• **Written problem**:
Your task is to output the listing word for word, with pictures excluded.

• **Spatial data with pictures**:
---+---
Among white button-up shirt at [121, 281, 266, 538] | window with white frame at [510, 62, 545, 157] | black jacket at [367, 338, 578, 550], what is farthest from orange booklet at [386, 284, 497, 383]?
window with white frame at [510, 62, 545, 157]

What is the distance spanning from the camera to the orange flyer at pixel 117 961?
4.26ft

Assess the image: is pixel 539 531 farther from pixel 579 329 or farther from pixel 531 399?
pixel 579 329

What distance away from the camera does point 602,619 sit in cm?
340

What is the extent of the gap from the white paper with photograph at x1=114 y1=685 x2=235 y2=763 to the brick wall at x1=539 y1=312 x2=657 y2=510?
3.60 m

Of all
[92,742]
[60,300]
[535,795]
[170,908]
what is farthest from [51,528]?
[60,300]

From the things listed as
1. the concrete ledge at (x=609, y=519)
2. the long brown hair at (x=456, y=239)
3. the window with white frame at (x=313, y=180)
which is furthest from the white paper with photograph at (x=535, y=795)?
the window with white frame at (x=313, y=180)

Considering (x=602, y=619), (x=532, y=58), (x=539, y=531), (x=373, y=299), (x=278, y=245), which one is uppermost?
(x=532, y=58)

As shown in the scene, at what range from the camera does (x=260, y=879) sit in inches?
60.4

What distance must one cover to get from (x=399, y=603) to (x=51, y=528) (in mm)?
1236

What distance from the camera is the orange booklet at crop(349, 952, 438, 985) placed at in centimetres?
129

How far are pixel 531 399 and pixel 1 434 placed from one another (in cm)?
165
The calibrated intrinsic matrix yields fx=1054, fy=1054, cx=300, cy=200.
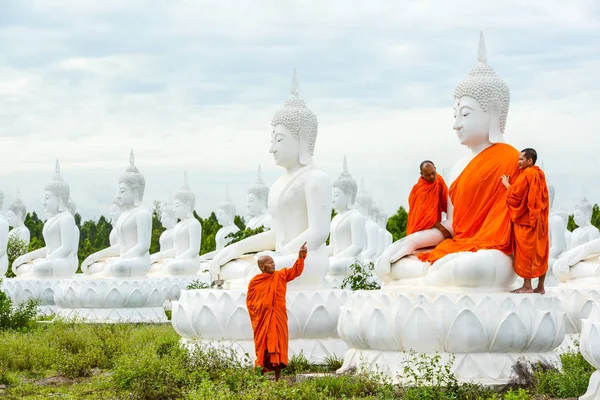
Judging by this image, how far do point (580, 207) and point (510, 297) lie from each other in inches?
484

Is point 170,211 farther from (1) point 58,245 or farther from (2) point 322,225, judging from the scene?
(2) point 322,225

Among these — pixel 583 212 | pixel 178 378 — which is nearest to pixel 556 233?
pixel 583 212

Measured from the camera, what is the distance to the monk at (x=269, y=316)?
9797mm

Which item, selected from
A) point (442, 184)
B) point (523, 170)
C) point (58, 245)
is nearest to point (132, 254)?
point (58, 245)

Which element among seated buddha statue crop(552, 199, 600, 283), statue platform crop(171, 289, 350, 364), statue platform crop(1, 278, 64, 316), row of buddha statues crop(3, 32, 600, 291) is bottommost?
statue platform crop(1, 278, 64, 316)

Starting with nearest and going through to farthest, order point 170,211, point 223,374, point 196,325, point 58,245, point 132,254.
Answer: point 223,374, point 196,325, point 132,254, point 58,245, point 170,211

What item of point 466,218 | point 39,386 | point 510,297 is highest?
point 466,218

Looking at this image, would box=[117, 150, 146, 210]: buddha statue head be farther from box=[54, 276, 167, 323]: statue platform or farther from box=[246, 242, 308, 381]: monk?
box=[246, 242, 308, 381]: monk

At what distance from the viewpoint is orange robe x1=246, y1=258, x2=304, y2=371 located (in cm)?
980

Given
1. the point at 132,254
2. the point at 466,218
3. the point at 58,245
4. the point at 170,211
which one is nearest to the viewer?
the point at 466,218

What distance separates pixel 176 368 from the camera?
9648 millimetres

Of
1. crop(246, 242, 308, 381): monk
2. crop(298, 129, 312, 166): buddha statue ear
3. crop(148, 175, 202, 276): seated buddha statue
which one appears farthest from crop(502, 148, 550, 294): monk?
crop(148, 175, 202, 276): seated buddha statue

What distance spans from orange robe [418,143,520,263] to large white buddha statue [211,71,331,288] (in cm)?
165

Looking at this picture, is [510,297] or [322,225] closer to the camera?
[510,297]
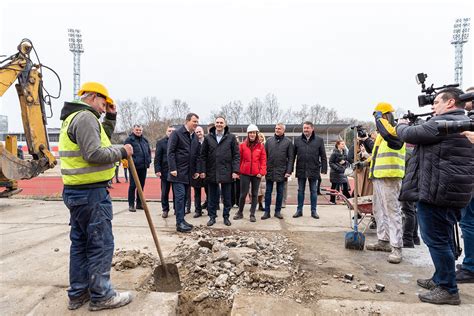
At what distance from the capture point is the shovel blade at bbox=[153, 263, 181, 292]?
10.8 feet

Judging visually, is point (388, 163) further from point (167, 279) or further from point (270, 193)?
point (167, 279)

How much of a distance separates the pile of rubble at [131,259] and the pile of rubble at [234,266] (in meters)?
0.29

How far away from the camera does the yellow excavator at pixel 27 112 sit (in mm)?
6527

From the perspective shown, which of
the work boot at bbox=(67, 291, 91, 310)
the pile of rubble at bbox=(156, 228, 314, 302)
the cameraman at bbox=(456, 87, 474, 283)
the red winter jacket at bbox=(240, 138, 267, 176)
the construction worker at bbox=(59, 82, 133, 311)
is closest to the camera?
the construction worker at bbox=(59, 82, 133, 311)

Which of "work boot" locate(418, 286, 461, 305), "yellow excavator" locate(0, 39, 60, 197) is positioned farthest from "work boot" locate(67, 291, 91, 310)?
"yellow excavator" locate(0, 39, 60, 197)

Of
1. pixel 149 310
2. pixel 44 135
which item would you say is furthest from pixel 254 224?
pixel 44 135

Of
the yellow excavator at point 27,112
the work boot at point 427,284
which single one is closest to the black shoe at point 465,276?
---+---
• **Completed task**:
Among white button-up shirt at [121, 281, 266, 538] | window with white frame at [510, 62, 545, 157] | black jacket at [367, 338, 578, 550], what is farthest from orange booklet at [386, 284, 497, 383]?
window with white frame at [510, 62, 545, 157]

What is the distance spanning from the camera to the orange flyer at pixel 117 961?
4.26ft

Assess the image: is pixel 539 531 farther from pixel 579 329 or farther from pixel 531 399?
pixel 579 329

What distance away from the camera does point 602,619 sit in cm?
340

What is the extent of the gap from the white paper with photograph at x1=114 y1=685 x2=235 y2=763 to the brick wall at x1=539 y1=312 x2=657 y2=510?
3.60 m

Of all
[92,742]
[60,300]
[535,795]
[170,908]
what is farthest from [51,528]?
[60,300]

From the things listed as
1. the concrete ledge at (x=609, y=519)
2. the long brown hair at (x=456, y=239)
3. the window with white frame at (x=313, y=180)
which is furthest from the white paper with photograph at (x=535, y=795)?
the window with white frame at (x=313, y=180)

Considering (x=602, y=619), (x=532, y=58), (x=539, y=531), (x=373, y=299), (x=278, y=245), which one is uppermost?
(x=532, y=58)

As shown in the scene, at what range from the camera does (x=260, y=879) sit in inches?
60.4

What distance must one cover to get from (x=399, y=603) to (x=51, y=528) (in mm)?
1236

What distance from the camera is the orange booklet at crop(349, 952, 438, 985) placed at in centimetres?
129

How far are pixel 531 399 and pixel 1 434 placed from one another (in cm)?
165
The calibrated intrinsic matrix yields fx=1054, fy=1054, cx=300, cy=200.
Judging by this image, how far do point (580, 207) and point (510, 297) lie from each other in inches?
484

Is point 170,211 farther from (1) point 58,245 or farther from (2) point 322,225, judging from the scene?
(2) point 322,225

Among these — pixel 583 212 | pixel 178 378 — which is nearest to pixel 556 233?
pixel 583 212

Measured from the camera, what is the distance to the monk at (x=269, y=316)?
9797mm

Which item, selected from
A) point (442, 184)
B) point (523, 170)
C) point (58, 245)
is nearest to point (132, 254)?
point (58, 245)

Which element among seated buddha statue crop(552, 199, 600, 283), statue platform crop(171, 289, 350, 364), statue platform crop(1, 278, 64, 316), row of buddha statues crop(3, 32, 600, 291) is bottommost?
statue platform crop(1, 278, 64, 316)

Starting with nearest and going through to farthest, order point 170,211, point 223,374, point 196,325, point 58,245, point 132,254.
Answer: point 223,374, point 196,325, point 132,254, point 58,245, point 170,211

What item of point 466,218 | point 39,386 | point 510,297 is highest?
point 466,218

Looking at this image, would box=[117, 150, 146, 210]: buddha statue head be farther from box=[54, 276, 167, 323]: statue platform or farther from box=[246, 242, 308, 381]: monk?
box=[246, 242, 308, 381]: monk

At what distance from the viewpoint is orange robe x1=246, y1=258, x2=304, y2=371 located (in cm)?
980

Given
1. the point at 132,254
2. the point at 466,218
3. the point at 58,245
4. the point at 170,211
which one is nearest to the viewer?
the point at 466,218

What distance separates pixel 176 368 from the camera?
9648 millimetres

Of
1. crop(246, 242, 308, 381): monk
2. crop(298, 129, 312, 166): buddha statue ear
3. crop(148, 175, 202, 276): seated buddha statue
which one appears farthest from crop(502, 148, 550, 294): monk?
crop(148, 175, 202, 276): seated buddha statue

What distance spans from orange robe [418,143,520,263] to large white buddha statue [211,71,331,288] (in cm)?
165

Looking at this picture, is [510,297] or [322,225] closer to the camera?
[510,297]
At what distance from the capture point is the shovel blade at bbox=[153, 263, 181, 292]?
10.8 feet

Judging visually, is point (388, 163) further from point (167, 279) or further from point (270, 193)?
point (167, 279)

How much of a distance separates the pile of rubble at [131,259] and the pile of rubble at [234,266] (in meters)?
0.29

How far away from the camera does the yellow excavator at pixel 27 112 sit (in mm)?
6527

From the perspective shown, which of
the work boot at bbox=(67, 291, 91, 310)
the pile of rubble at bbox=(156, 228, 314, 302)
the cameraman at bbox=(456, 87, 474, 283)
the red winter jacket at bbox=(240, 138, 267, 176)
the construction worker at bbox=(59, 82, 133, 311)
is closest to the camera?
the construction worker at bbox=(59, 82, 133, 311)

Which of "work boot" locate(418, 286, 461, 305), "yellow excavator" locate(0, 39, 60, 197) is positioned farthest from "work boot" locate(67, 291, 91, 310)?
"yellow excavator" locate(0, 39, 60, 197)

Of
1. pixel 149 310
2. pixel 44 135
which item would you say is furthest from pixel 254 224?
pixel 44 135

Of
the yellow excavator at point 27,112
the work boot at point 427,284
which single one is closest to the black shoe at point 465,276?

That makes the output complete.